Apollo 11-Dokumentationen im Web: Über die weiteste Reise der Geschichte

Ein kleiner Schritt für einen Menschen, ein großer Sprung für die Menschheit – der Flug von Apollo 11 hat viele bekannte Zitate hervorgebracht. Dieser Satz von Neil Armstrong fasst den historischen Flug wohl immer noch am besten zusammen. Die Spuren auf dem Mond können wir uns leider nicht ansehen. Aber dafür hält das World Wide Web jede Menge interessantes Material bereit. Also habe ich mich ein bisschen umgesehen und zeige Euch hier ein paar Fundstücke.

Kein schnittiger Flitzer, dafür aber funktional: Die Apollo-11-Landefähre „Eagle“, aufgenommen aus dem Raumschiff „Columbia“. (#1)

Kein schnittiger Flitzer, dafür aber funktional: Die Apollo-11-Landefähre „Eagle“, aufgenommen aus dem Raumschiff „Columbia“. (#1)

Adam Young

Der Komponist Adam Young hat den Soundtrack zum größten Abenteuer der Menschheit geschrieben. Hier ist er zum Anhören und Herunterladen.

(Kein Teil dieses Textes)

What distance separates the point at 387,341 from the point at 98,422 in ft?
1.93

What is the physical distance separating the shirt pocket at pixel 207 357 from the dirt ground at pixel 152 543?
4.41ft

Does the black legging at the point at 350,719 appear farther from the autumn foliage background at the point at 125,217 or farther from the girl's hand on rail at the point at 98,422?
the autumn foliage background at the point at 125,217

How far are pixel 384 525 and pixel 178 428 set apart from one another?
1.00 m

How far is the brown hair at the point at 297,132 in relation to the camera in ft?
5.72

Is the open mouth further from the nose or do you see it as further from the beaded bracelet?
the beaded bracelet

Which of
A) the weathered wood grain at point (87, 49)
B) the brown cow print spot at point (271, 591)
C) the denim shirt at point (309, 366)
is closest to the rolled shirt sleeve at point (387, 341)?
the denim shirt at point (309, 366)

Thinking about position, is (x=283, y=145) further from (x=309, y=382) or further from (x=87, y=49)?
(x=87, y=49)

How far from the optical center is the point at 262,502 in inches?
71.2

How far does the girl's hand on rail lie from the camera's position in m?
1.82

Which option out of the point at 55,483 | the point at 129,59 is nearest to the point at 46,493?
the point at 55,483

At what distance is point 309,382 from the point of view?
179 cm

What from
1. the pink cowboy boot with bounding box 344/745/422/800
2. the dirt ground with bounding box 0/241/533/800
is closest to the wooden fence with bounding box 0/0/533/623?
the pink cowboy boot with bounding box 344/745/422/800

Houston, Tranquility Base here. Eagle has landed. Mit diesen Worten meldete Astronaut Neil Armstrong am 20. Juli 1969 die erfolgreiche erste Landung auf dem Mond.

Vier Tage vorher, am 16. Juli, waren die drei Astronauten Neil Armstrong, Edwin „Buzz“ Aldrin und Michael Collins an der Spitze einer Saturn V-Trägerrakete zum Mond gestartet.

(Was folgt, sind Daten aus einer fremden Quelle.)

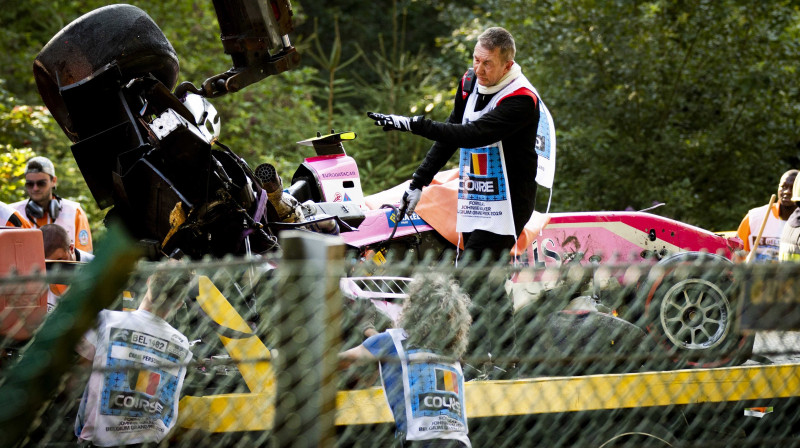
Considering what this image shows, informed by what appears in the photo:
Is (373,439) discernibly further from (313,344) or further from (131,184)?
(131,184)

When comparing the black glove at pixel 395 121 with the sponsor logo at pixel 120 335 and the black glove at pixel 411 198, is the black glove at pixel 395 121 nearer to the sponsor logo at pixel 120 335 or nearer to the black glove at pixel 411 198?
the black glove at pixel 411 198

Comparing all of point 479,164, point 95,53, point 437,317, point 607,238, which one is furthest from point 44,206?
point 437,317

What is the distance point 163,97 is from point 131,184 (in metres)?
0.52

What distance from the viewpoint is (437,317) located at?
340cm

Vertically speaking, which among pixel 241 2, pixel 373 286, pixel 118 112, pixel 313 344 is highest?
pixel 241 2

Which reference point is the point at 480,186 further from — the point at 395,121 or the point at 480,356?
the point at 480,356

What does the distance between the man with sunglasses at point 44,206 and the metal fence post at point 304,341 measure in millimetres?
5749

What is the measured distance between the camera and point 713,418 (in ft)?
13.8

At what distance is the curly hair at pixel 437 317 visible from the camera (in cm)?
339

Die Apollo-Flüge vor Apollo 11

Nachdem Apollo 9 das Tandem aus Apollo-Raumschiff und Landefähre in der Erdumlaufbahn getestet hatte und Apollo 10 erstmals den Mond umrundet hatte, war die Aufgabe von Apollo 11 nun die eigentliche Mondlandung. Michael Collins blieb im Raumschiff Columbia zurück und führte eine photographische Erkundung der Mondoberfläche durch. Armstrong und Aldrin dagegen landeten mit der Landefähre Eagle im Mare Trinquilitatis, dem Meer der Stille.

Die Besatzung von Apollo 11: (von links) Neil Armstrong, Michael Collins und Edwin 'Buzz' Aldrin. (#5)

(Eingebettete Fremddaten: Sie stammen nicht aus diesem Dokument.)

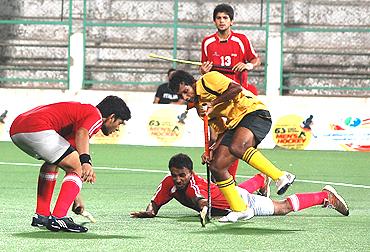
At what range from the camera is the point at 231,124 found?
427 inches

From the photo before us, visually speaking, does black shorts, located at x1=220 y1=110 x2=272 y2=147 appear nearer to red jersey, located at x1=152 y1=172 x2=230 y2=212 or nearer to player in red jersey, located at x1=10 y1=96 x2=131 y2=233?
red jersey, located at x1=152 y1=172 x2=230 y2=212

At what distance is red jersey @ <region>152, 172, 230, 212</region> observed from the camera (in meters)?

Die Besatzung von Apollo 11: (von links) Neil Armstrong, Michael Collins und Edwin ‚Buzz‘ Aldrin. (#5)

Das Mondflug-Gespann bestand eigentlich aus vier Komponenten. Columbia bestand aus dem Servicemodul mit Triebwerk, Lebenserhaltung, Energiezellen und Kommunikation, und der Rückkehrkapsel, die schließlich die Astronauten sicher zur Erde zurück bringen sollte. Eagle, die Landefähre, war ebenfalls zweistufig. In der Unterstufe befanden sich das Triebwerk für die Landung sowie die spinnenartigen Landebeine. Die Oberstufe, in der die Besatzung untergebracht war, hatte ein eigenes Triebwerk für den Rückflug zur Columbia in der Mondumlaufbahn. Die Unterstufe blieb auf dem Mond zurück, die Oberstufe wurde nach der Rückkehr der beiden Astronauten in den Mondorbit ebenfalls zurückgelassen.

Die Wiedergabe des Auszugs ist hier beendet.